L’arte parla all’anelito dell’umanità a perdurare, a lasciare un segno, magari attraverso opere belle, come quelle degli Elfi, degne di essere ricordate, vicine al cuore. In questo modo, possono servire da conforto e rifugio per tutti coloro che vi si avvicinano, tramandandosi alle generazioni future come qualcosa di prezioso, sotto forma di tradizione, di dono. Tutto ciò che non segue questa strada non può essere definito Arte.

“È un’arte che afferma che le cose sono buone perché sono belle” – JRR Tolkien
* La riva bianca…
Pertanto, il vero tema che aleggia costantemente nella mente di Tolkien in tutte le sue storie è la morte dell’umanità, insieme al suo desiderio di eternità. E per esprimere questo concetto, lo concretizza dividendolo in due razze.
I Primogeniti, Elfi immortali e artisti creativi, amanti della bellezza, con i loro lunghi anni sulla Terra, eppure con una certa nostalgia e talvolta malinconia per questo motivo. E i Secondogeniti, Uomini, “destinati a morire”, che bramano quell’immortalità e la bellezza elfica, quel dono artistico, ma non sono vincolati a tutte le Ere del Mondo… Perciò, non hanno quella nostalgia che può condurre alla disperazione, come sembra accadere ad alcuni Elfi, ad esempio Gilraen, la madre di Aragorn. Portare il pesante fardello di anni infiniti radica in lei un’insopportabile tristezza.
L’arte è il dono di Eru-Ilúvatar agli Elfi, e la morte è il suo dono agli Uomini, sebbene ciò possa sembrare sconvolgente a prima vista… E nella sintesi di entrambi si riflette la nostra natura umana. In definitiva, sono i due aspetti dell’essere umano, strettamente intrecciati e interconnessi. Il nostro autore, studioso di antropologia umana, cerca di svelare il significato della vita e di offrire luce e speranza, creando un arazzo di leggende incantevoli, commoventi, desiderabili e credibili, dove si trova gioia e ci si commuove fino alle lacrime… E si è pervasi dalla speranza.
E lo fa da un oscuro abisso: dalla sua personale esperienza della morte, così sconvolgente e dolorosa. La perdita del padre in tenera età, in un paese lontano; la morte della madre, giovanissima, così determinata a crescerli e a lasciare loro l’eredità migliore e più preziosa: una fede appena scoperta, anche a costo di andare controcorrente, e la mancanza di risorse materiali e la povertà. E più tardi, la perdita di alcuni dei suoi migliori amici nelle trincee della Grande Guerra…

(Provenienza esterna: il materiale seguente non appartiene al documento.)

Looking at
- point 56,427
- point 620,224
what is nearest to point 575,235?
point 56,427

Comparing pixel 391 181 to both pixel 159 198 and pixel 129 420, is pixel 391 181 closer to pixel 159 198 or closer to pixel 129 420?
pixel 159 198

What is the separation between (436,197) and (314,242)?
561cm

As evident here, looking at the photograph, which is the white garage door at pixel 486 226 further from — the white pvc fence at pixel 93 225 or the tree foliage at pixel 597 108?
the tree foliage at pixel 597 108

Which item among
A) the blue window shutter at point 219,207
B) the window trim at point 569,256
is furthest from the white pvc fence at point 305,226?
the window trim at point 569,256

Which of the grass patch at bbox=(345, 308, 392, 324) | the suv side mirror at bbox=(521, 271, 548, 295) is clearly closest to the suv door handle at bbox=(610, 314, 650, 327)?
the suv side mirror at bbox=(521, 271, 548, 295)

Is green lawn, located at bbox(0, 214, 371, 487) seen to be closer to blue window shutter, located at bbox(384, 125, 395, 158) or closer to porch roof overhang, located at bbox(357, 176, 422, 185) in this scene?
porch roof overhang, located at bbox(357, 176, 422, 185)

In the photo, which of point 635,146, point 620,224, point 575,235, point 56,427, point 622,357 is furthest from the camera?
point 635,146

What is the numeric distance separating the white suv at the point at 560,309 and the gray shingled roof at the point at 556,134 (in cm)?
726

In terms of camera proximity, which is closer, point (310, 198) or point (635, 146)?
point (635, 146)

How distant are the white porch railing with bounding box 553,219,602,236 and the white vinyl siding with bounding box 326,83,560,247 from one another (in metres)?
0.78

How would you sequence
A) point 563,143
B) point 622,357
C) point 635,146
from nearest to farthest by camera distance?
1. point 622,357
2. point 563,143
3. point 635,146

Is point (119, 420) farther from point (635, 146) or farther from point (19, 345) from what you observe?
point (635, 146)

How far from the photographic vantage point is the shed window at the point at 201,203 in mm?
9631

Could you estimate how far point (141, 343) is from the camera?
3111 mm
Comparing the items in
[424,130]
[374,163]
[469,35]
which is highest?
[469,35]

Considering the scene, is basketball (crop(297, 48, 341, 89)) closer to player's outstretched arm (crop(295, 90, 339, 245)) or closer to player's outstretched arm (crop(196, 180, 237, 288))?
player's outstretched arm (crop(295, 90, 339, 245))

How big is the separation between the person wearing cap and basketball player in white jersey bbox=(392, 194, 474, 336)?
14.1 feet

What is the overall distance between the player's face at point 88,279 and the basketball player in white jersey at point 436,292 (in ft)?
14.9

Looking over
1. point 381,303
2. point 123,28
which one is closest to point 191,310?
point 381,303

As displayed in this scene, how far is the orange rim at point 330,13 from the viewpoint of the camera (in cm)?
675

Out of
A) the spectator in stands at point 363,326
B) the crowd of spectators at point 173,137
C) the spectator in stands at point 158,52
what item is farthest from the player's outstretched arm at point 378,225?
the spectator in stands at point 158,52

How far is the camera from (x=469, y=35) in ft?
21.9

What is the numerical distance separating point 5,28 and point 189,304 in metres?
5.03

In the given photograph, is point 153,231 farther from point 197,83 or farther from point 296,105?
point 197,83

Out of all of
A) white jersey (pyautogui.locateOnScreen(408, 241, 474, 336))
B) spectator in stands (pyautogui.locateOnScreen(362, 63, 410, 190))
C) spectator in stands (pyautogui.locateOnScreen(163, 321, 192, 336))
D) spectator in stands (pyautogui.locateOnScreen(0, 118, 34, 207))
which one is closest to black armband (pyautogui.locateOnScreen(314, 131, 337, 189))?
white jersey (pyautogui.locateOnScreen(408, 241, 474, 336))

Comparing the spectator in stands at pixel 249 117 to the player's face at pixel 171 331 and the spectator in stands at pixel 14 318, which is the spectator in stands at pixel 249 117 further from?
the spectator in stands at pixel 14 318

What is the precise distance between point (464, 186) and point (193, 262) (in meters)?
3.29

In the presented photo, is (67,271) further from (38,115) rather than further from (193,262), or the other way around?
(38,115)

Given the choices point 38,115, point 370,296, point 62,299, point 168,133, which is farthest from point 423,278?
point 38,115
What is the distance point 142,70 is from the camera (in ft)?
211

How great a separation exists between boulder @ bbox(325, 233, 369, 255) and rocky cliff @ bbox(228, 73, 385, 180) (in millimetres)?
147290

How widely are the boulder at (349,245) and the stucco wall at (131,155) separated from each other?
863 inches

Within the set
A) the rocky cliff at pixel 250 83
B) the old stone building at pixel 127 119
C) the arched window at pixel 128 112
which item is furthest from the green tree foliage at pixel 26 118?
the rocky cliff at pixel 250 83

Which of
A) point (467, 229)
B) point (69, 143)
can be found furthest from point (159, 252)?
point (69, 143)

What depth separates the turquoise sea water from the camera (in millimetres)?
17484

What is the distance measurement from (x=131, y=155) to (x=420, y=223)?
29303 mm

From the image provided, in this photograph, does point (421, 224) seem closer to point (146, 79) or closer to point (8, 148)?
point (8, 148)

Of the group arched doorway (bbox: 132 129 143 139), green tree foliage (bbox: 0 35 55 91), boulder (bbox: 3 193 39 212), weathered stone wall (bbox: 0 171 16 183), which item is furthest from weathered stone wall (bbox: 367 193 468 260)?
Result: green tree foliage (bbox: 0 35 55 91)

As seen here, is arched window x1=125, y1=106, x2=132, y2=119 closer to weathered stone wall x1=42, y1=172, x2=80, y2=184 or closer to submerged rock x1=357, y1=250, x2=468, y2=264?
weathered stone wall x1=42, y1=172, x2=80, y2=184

E nonostante sia un soggetto così “spinoso” e profondo, “affilato come una spada”, la bellezza, la gioia e la speranza perdurano in tutta la sua opera. Qualcosa di inaspettato, così difficile da realizzare, dove pulsa il suo meraviglioso talento artistico.
In quest’ottica, ne Il Signore degli Anelli, alla fine de Il Ritorno del Re, nei Porti Grigi, dopo aver portato a termine la sua missione di distruggere l’Anello, Frodo salpa. E parlando con Gandalf, descrive ciò che si cela oltre…
Nel film, questo si è tradotto in un momento di battaglia imminente, in un dialogo tra Gandalf e uno degli hobbit: Pipino.
Pippin dice:
-“Non avevo mai pensato a questo finale.
“La fine? No, il viaggio non finisce qui. La morte è solo un altro cammino che tutti percorreremo. Il velo grigio di questo mondo si solleva e tutto si trasforma in cristallo d’argento. È allora che vedi…”
-Quale Gandalf? Cosa vedi?
“La spiaggia bianca. E oltre, l’immensa campagna verde, che si estendeva davanti a un’alba fugace.”
-Beh, non è male…
“No, niente male.”
Riguardo alla morte, il Professore scrive nella Lettera 208 della sua corrispondenza: “…La morte non è un Nemico!”. Esiste “l’orribile pericolo di confondere la vera immortalità con una longevità seriale illimitata. La liberazione dal Tempo e l’adesione ad esso”. Continua: “La confusione è opera del Nemico, ed è una delle principali cause dei disastri umani”.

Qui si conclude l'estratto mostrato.